The N-end acetylation modification extrasin alpha or derivatives thereof of the present invention preparation or its pharmaceutical composition can be by any known methods, comprise injection (as subcutaneous or muscle), venoclysis, transdermal, suction, method administration such as oral.Preferable methods is venoclysis or drug administration by injection.Treatment is included in and uses single dose or compound dosage in for some time.
The terminated acetylated modification extrasin alpha of N-among the present invention, or derivatives thereof or its pharmaceutical composition can be used for the immunotherapy of various diseases, and these diseases can be virus disease, tumour, mycosis, immunocompromised etc.As viral hepatitis, HIV infection, solid tumor, leukemia etc.
Description of drawings
Fig. 1. the SDS-PAGE of the human thymosin alpha-source of the escherichia coli expression of purifying
A: molecular weight standard b: prophymosin-alpha
Fig. 2. proT-A in the human thymosin alpha-source (16.18 minutes) separates with the RP-HPLC of proT-B (16.41 minutes), transverse axis be elution time (minute), the longitudinal axis is absorbancy (mAU)
The mass spectrum molecular weight analyse of Fig. 3 .proT-A and proT-B
A:proT-A B:proT-B
Quality peptide spectrum analysis after Fig. 4 .proT-A and the cutting of proT-B azanol
A:proT-A B:proT-B
Mass spectroscopy after Fig. 5 .proT-B azanol, the pancreatin cutting
The mass spectrum sequential analysis of Fig. 6 .1478.78 peptide section
Fig. 7. prophymosin-alpha (Thr 13) the mass spectrum molecular weight analyse of A, B component
A:A component B:B component
Embodiment
Prophymosin-alpha (the Ile that embodiment one N-is terminated acetylated 13) preparation
1. express prophymosin-alpha (Ile 13) the structure of recombination bacillus coli
Pfu enzyme in the experiment, restriction endonuclease, ligase enzyme, test kit, DH5 α etc. are available from vast Tyke biological gene technology company limited of Shanghai Sangon Biological Engineering Technology And Service Co., Ltd and Beijing.

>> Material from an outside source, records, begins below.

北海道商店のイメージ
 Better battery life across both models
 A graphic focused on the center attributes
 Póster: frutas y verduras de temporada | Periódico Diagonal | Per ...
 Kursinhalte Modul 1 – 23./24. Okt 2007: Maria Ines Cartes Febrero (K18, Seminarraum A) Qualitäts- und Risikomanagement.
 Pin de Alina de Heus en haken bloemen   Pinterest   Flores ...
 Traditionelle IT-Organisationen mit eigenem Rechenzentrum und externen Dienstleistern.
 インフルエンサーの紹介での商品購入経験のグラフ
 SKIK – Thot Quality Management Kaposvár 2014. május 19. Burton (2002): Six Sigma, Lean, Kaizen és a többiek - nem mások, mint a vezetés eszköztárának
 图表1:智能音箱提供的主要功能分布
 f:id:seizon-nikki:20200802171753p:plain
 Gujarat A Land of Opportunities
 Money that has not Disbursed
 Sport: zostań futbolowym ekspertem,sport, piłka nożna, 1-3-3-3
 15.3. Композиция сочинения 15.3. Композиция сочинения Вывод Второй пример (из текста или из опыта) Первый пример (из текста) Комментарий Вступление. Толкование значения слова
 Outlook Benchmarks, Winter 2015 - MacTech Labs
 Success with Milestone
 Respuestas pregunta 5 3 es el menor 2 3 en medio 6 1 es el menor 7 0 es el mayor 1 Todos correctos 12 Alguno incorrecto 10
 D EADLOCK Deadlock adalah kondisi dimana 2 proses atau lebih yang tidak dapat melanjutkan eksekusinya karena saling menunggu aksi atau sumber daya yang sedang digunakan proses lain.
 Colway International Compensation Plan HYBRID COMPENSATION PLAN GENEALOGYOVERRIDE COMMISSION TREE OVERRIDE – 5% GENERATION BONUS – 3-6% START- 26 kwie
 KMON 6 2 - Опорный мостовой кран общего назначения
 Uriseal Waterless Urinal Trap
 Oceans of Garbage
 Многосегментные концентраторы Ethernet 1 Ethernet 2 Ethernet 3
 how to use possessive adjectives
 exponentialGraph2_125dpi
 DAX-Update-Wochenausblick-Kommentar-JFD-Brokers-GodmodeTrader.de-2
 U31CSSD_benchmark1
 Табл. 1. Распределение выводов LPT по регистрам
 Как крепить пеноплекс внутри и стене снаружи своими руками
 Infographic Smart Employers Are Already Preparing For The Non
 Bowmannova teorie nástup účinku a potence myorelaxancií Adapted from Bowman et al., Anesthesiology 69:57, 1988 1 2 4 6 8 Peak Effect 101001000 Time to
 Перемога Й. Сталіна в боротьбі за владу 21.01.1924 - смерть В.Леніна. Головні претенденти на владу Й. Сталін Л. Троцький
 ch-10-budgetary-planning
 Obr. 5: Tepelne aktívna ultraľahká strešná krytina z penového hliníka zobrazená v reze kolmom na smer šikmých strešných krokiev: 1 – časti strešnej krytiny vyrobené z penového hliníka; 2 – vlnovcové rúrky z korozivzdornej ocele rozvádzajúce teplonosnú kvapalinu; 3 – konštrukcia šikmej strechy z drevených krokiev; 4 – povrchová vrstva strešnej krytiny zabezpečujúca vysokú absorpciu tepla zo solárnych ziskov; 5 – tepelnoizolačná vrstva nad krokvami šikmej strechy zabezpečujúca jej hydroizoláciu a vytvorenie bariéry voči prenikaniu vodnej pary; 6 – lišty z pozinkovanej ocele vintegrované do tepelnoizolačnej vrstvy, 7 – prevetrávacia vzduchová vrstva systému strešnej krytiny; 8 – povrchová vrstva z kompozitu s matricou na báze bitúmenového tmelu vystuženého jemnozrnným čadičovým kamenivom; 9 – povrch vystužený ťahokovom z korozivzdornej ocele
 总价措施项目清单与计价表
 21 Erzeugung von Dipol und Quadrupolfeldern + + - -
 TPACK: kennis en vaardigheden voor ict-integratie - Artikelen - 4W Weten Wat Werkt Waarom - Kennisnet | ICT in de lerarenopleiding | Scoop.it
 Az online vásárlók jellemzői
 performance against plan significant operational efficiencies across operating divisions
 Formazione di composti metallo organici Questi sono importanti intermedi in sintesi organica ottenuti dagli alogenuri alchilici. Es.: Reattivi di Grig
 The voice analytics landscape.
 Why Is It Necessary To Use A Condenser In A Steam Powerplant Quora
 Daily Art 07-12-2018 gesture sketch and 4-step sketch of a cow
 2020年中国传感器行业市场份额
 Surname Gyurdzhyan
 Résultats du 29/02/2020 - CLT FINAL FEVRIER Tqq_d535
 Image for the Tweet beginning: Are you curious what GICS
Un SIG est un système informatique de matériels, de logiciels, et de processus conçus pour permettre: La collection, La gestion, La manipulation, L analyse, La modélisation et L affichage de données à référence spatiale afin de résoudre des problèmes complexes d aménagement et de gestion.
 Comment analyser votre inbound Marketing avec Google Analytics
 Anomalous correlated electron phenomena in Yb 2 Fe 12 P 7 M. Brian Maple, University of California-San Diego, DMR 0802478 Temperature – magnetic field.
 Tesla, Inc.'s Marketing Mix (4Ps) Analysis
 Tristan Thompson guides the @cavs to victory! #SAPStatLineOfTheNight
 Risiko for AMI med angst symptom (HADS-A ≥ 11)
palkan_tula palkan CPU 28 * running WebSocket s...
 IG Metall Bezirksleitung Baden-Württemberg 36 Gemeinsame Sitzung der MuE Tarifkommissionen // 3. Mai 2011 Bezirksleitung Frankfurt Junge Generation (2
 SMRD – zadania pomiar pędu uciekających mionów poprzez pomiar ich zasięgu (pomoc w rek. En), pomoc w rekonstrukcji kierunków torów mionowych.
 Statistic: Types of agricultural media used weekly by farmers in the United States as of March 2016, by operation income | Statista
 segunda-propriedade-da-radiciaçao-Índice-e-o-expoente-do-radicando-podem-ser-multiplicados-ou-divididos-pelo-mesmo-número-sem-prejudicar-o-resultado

Get the human fetal thymus gland of miscarrying age in April, prepare test kit with total RNA, the method that provides by test kit prepares total RNA, uses the RT-PCR test kit, and the method that provides by test kit becomes cDNA with the mRNA reverse transcription, is template with this cDNA, and prophymosin-alpha (Ile therefrom increases 13) cDNA.Used primer Prot1 and Prot2 are synthetic with the oligonucleotide synthesizer.
Prot1:cggaattcatgtctgatgcagctgtagataccagctccgaaatcaccatcaaggactta
Prot2:cgggatccctagtcatccacgtcggtcttctg
PCR method is:
Add 1 μ l cDNA in the 100 μ l reaction systems, the Prot1 of 20 μ mol/L, each 3 μ l of Prot2 primer, the dNTP of 2mmol/L, 10 μ l, 10X reaction buffer 10 μ l, pfu archaeal dna polymerase 5U, (dNTP, reaction buffer, pfu archaeal dna polymerase are Shanghai biotechnology Services Co., Ltd product).With 9600 PCR instrument of Perk-Elmer company, the PCR condition is 94 ℃ of sex change 1 minute, anneals 30 seconds for 52 ℃, and 72 ℃ were extended 1.5 minutes, and circulated 35 times.Show the band of an expection big or small (0.3kb) by the gel electrophoresis analysis reactant, the PCR product reclaims the purification kit purifying with the PCR product and reclaims.Cut with BamHI and EcoR I enzyme, behind the agarose gel electrophoresis purifying, be cloned into pBV220 plasmid (Zhang Zhiqing, Hou Yunde, Li Yuying etc. with the BamHI/EcoRI enzymolysis, use PRPL tandem promoter and Cits857 regulatory gene and efficiently express human gama-interferon, the virus journal, 1988,4 (2): 97), make up pBV220-proT (Ile 13), transformed into escherichia coli DH5 α is with the LB plate screening positive colony that contains penbritin.Enzyme is cut and is identified that correctly dna sequencing the results are shown in sequence 1 in the sequence table.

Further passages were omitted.